Su voz cayó sobre mis oídos como mazos. Ahora estaba furioso. Hubo un resonar de truenos en mi cerebro. Estuve a punto de golpearle.
—¡Todos moriremos! —rugí—. ¡Pero no todavía, no tan pronto! ¡Una maldición para ti, por tus ominosos presagios! ¡Mira de nuevo, sacerdote-barú! ¡Encuentra la auténtica verdad!
—Entonces, ¿debo engañarte con las palabras que quieres oír?
Pronunció aquella contundente frase con un tono tan suave y tranquilo que noté que mi furia me abandonaba de inmediato: me di cuenta de que me hallaba en presencia de un hombre de fuerza y majestad, que no doblegaría la verdad de su arte ni siquiera aunque aquello le costara la vida.
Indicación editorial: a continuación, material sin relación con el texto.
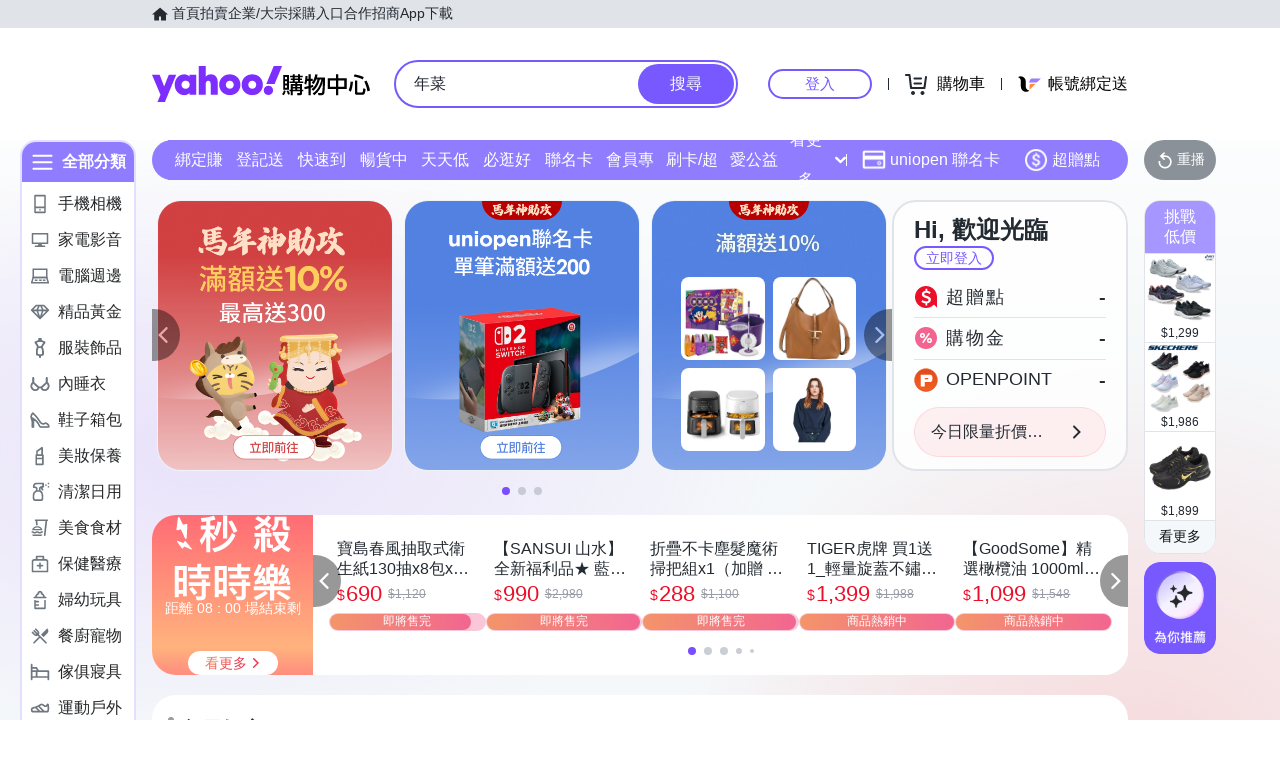

--- FILE ---
content_type: application/javascript; charset=utf-8
request_url: https://bw.scupio.com/ssp/initid.aspx?mode=L&cb=0.7143885030246497&mid=0
body_size: 248
content:
cb({'id':'CUL20260130095315666714'});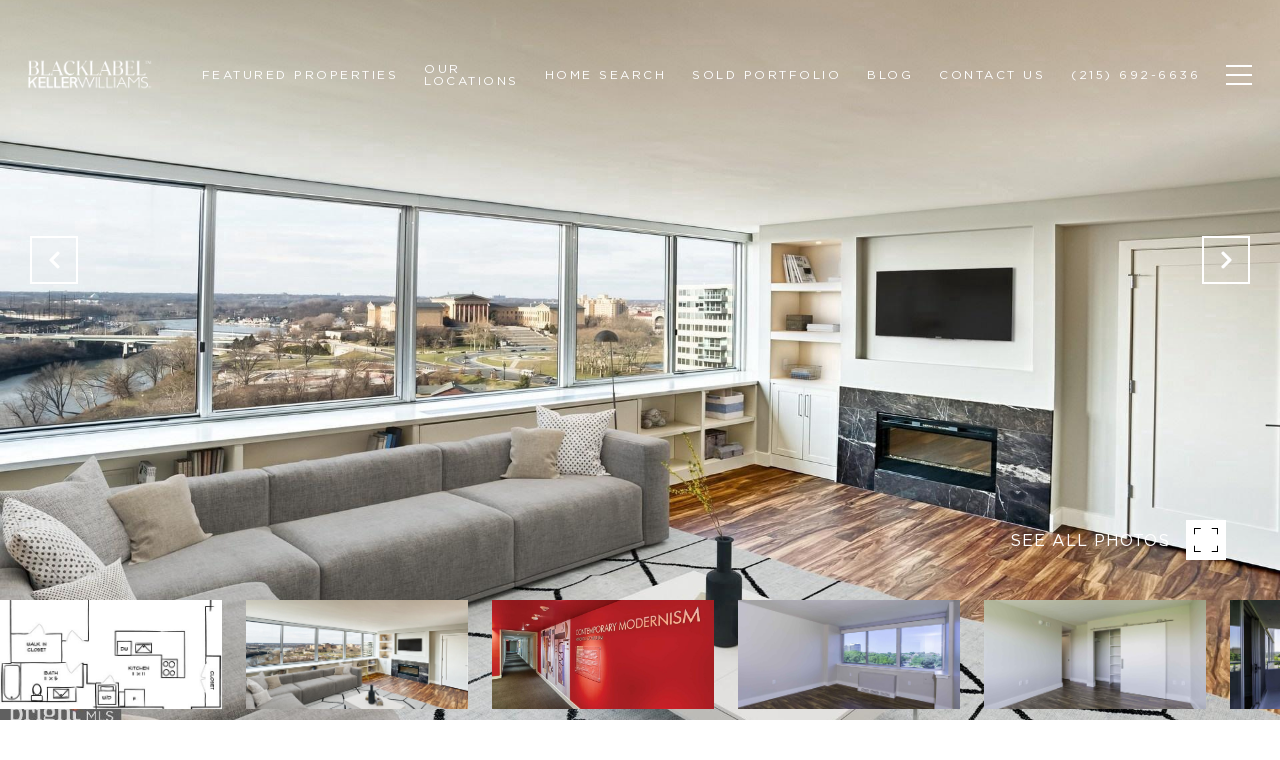

--- FILE ---
content_type: text/html; charset=utf-8
request_url: https://bss.luxurypresence.com/buttons/googleOneTap?companyId=8afaf64a-4879-41da-a048-1cf74bae1f25&websiteId=b16c3d6e-109b-4eb8-9f19-07501eb28900&pageId=bd5246f3-f4e3-4e0f-852c-3bfe07a28fd5&sourceUrl=https%3A%2F%2Fblacklabelkw.com%2Fproperties%2F2200-benjamin-franklin-parkway-unit-1b-s0504-philadelphia-pa-19130-paph2317192&pageMeta=%7B%22sourceResource%22%3A%22properties%22%2C%22pageElementId%22%3A%22538d6e9e-9cd7-45f3-8084-69ce52f8c075%22%2C%22pageQueryVariables%22%3A%7B%22property%22%3A%7B%22id%22%3A%22538d6e9e-9cd7-45f3-8084-69ce52f8c075%22%7D%2C%22properties%22%3A%7B%22relatedNeighborhoodPropertyId%22%3A%22538d6e9e-9cd7-45f3-8084-69ce52f8c075%22%2C%22sort%22%3A%22salesPrice%22%7D%2C%22neighborhood%22%3A%7B%7D%2C%22pressReleases%22%3A%7B%22propertyId%22%3A%22538d6e9e-9cd7-45f3-8084-69ce52f8c075%22%7D%7D%7D
body_size: 2893
content:
<style>
  html, body {margin: 0; padding: 0;}
</style>
<script src="https://accounts.google.com/gsi/client" async defer></script>
<script>
const parseURL = (url) => {
    const a = document.createElement('a');
    a.href = url;
    return a.origin;
}

const login = (token, provider, source)  => {
  const origin = (window.location != window.parent.location)
    ? parseURL(document.referrer)
    : window.location.origin;  
  const xhr = new XMLHttpRequest();
  xhr.responseType = 'json';
  xhr.onreadystatechange = function() {
    if (xhr.readyState === 4) {
      const response = xhr.response;
      const msg = {
        event: response.status,
        provider: provider,
        source: source,
        token: token
      }
      window.parent.postMessage(msg, origin);
    }
  }
  xhr.withCredentials = true;
  xhr.open('POST', `${origin}/api/v1/auth/login`, true);
  xhr.setRequestHeader("Content-Type", "application/json;charset=UTF-8");
  xhr.send(JSON.stringify({
    token,
    provider,
    source,
    websiteId: 'b16c3d6e-109b-4eb8-9f19-07501eb28900',
    companyId: '8afaf64a-4879-41da-a048-1cf74bae1f25',
    pageId: 'bd5246f3-f4e3-4e0f-852c-3bfe07a28fd5',
    sourceUrl: 'https://blacklabelkw.com/properties/2200-benjamin-franklin-parkway-unit-1b-s0504-philadelphia-pa-19130-paph2317192',
    pageMeta: '{"sourceResource":"properties","pageElementId":"538d6e9e-9cd7-45f3-8084-69ce52f8c075","pageQueryVariables":{"property":{"id":"538d6e9e-9cd7-45f3-8084-69ce52f8c075"},"properties":{"relatedNeighborhoodPropertyId":"538d6e9e-9cd7-45f3-8084-69ce52f8c075","sort":"salesPrice"},"neighborhood":{},"pressReleases":{"propertyId":"538d6e9e-9cd7-45f3-8084-69ce52f8c075"}}}',
    utm: '',
    referrer: ''
  }));
}

function getExpirationCookie(expiresInMiliseconds) {
  const tomorrow  = new Date(Date.now() + expiresInMiliseconds); // The Date object returns today's timestamp
  return `blacklabelkw.com-SID=true; expires=${tomorrow.toUTCString()}; path=/; Secure; SameSite=None`;
}

function handleCredentialResponse(response) {
  document.cookie = getExpirationCookie(24 * 60 * 60 * 1000); // 1 day
  login(response.credential, 'GOOGLE', 'GOOGLE_SIGN_ON');
}

function handleClose() {
  const msg = {
    event: 'cancel',
    provider: 'GOOGLE',
    source: 'GOOGLE_SIGN_ON'
  }
  const origin = (window.location != window.parent.location)
    ? parseURL(document.referrer)
    : window.location.origin;
  window.parent.postMessage(msg, origin);
  document.cookie = getExpirationCookie(2 * 60 * 60 * 1000); // 2 hours
}

</script>
<div id="g_id_onload"
  data-client_id="673515100752-7s6f6j0qab4skl22cjpp7eirb2rjmfcg.apps.googleusercontent.com"
  data-callback="handleCredentialResponse"
  data-intermediate_iframe_close_callback="handleClose"
  data-state_cookie_domain = "blacklabelkw.com"
  data-allowed_parent_origin="https://blacklabelkw.com"
  data-skip_prompt_cookie="blacklabelkw.com-SID"
  data-cancel_on_tap_outside="false"
></div>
Conseguí dominarme y, cuando pude hablar de nuevo con voz normal, dije: —Lo que quiero es la verdad. No me gusta la verdad que me ofreces: pero al menos admiro la forma en que la dices. Eres un hombre de honor, Namennaduma.
—Soy un hombre viejo. Si te irrito y me matas, ¿qué significa eso para mí? Pero no mentiré para complacerte.
—¿Son todos los presagios malos? —pregunté, hablando suavemente, halagándole, casi suplicándole. —No son buenos. Pero es un hombre de inmensa fuerza. Eso aún puede salvarle, si seguimos los procedimientos correctos. No te prometo nada: pero hay una posibilidad. Es una posibilidad muy pequeña, rey. —Haz lo que puedas hacer. Sálvalo. El sacerdote-barú apoyó suavemente una mano sobre mi brazo.